However, as my time has become mildly more unpredictable over the last few weeks, only one of these little beasts has come to my rescue. Though I've managed to reach my perilously advanced age without having a full-on nervous breakdown, I have always been a chronically disorganized, wildly procrastinatorial (yeah, whatever, spell-check), list-making addict.
About two years ago, I briefly fell in love with a book called Getting Things Done, mainly because of its central method for creating super-awesome to-do lists. It was like the heavens had opened up and Jesus himself stepped out and handed me this book and said, "I know you've been looking for that special way to make everyone think you're even more insane and OCD than you actually are. Here. Your prayers are answered." For the next couple of weeks, I kept my giant, ballooning to-do lists on paper.
Then I got sick of that, because it was kind of embarassing to finish something at work, pull out a fat notebook, and cross something out as my cubicle-neighbor nosily peered over and asked, "What's THAT you're doing?" Who wants to admit they keep a maniacal Unabomer-esque journal to catalogue their daily tasks? So I figured out a better, more suitably secretive way.
That's right. I created a maniacal series of online Unabomer-esque Excel spreadsheet journals each week. I even added features enabling me to track my tasks and how long they had been left un-done. Then I ran reports from the data in them.

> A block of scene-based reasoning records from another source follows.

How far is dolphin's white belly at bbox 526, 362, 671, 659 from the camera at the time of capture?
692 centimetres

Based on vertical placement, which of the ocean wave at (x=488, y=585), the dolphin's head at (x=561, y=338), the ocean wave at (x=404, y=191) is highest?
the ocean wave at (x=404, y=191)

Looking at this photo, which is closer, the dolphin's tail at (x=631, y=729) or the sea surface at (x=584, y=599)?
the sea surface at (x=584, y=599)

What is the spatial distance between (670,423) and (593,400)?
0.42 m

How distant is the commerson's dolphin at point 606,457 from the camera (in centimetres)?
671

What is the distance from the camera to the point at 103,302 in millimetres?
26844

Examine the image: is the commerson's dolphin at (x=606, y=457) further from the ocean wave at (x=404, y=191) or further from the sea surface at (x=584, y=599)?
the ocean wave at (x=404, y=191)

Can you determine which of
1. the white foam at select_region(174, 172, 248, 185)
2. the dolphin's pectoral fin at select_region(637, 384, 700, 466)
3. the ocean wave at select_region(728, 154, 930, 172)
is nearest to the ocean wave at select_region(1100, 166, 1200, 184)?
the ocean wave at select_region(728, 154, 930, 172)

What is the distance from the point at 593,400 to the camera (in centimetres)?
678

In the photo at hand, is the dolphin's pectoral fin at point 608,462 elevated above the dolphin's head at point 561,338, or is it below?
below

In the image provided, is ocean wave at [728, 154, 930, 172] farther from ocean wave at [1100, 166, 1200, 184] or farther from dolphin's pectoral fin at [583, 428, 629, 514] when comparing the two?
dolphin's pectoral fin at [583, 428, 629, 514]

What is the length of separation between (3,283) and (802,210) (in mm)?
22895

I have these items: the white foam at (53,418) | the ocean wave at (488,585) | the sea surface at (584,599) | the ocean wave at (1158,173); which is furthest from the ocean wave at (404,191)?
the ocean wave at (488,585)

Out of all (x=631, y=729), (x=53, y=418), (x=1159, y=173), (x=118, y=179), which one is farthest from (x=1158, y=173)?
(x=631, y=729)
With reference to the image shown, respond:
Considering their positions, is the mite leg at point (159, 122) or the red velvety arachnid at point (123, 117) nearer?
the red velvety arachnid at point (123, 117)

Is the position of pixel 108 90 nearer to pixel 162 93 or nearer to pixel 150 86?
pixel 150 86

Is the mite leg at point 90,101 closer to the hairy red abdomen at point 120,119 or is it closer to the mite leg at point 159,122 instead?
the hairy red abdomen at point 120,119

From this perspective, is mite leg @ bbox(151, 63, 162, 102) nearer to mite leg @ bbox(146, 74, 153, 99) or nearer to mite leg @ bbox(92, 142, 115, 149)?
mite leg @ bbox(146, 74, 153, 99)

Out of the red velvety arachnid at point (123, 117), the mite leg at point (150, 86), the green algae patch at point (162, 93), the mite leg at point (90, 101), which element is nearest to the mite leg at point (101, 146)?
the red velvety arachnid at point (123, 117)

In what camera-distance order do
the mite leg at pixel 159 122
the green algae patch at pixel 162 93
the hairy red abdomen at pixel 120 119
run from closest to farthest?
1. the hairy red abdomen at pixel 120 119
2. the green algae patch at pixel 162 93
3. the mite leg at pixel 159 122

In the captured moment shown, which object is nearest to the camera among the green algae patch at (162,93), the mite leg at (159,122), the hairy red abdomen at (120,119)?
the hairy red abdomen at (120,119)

I'm not sure what that accomplished other than making me feel incredibly guilty about the fact that I typically only finished 47% of my assigned tasks in an average week. However, it did enable me to very privately track and update my to-do lists, as long as I had my computer and internet access.
The problem came when either I was in a meeting without my computer (PANIC ... I JUST FINISHED THAT TASK AND I CAN'T CHECK IT OFF WHAT IF I FORGET AND IT STAYS ON THERE FOREVER OR I FORGET I DID IT AND I DO IT AGAIN ARGDFHHHHDKFJDKFJ) or when I wasn't able to access the Internet. Also, the spreadsheet, like most solutions I come up with, was a voracious time-devouring monster to manage, partly because I even used it to identify probable time each task would take, make calendar appointments, and then over-engineer my entire life, including the number of hours I could sleep each day. The fact that I kept this up for eight full months is a testament to my insanity.

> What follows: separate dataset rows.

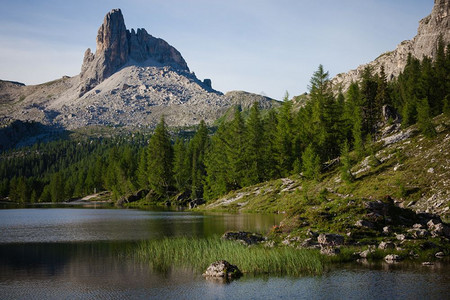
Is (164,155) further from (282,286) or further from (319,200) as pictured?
(282,286)

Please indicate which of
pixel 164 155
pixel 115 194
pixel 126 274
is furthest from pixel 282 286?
pixel 115 194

Then one day, as I was blearily calculating that I somehow had to finish 165.5 hours of activities the week of January 10, not inluding sleep or bathroom breaks, Jesus spoke to me again - this time through the iPhone. I think he said something like, "You're a psychotic control freak. Download the Home & Work app immediately and drop this idiocy before you start compulsively checking the stove, pulling out your hair, and reciting prime numbers." And the rest, my friends, has been beautiful, simplified, magical to-do list history.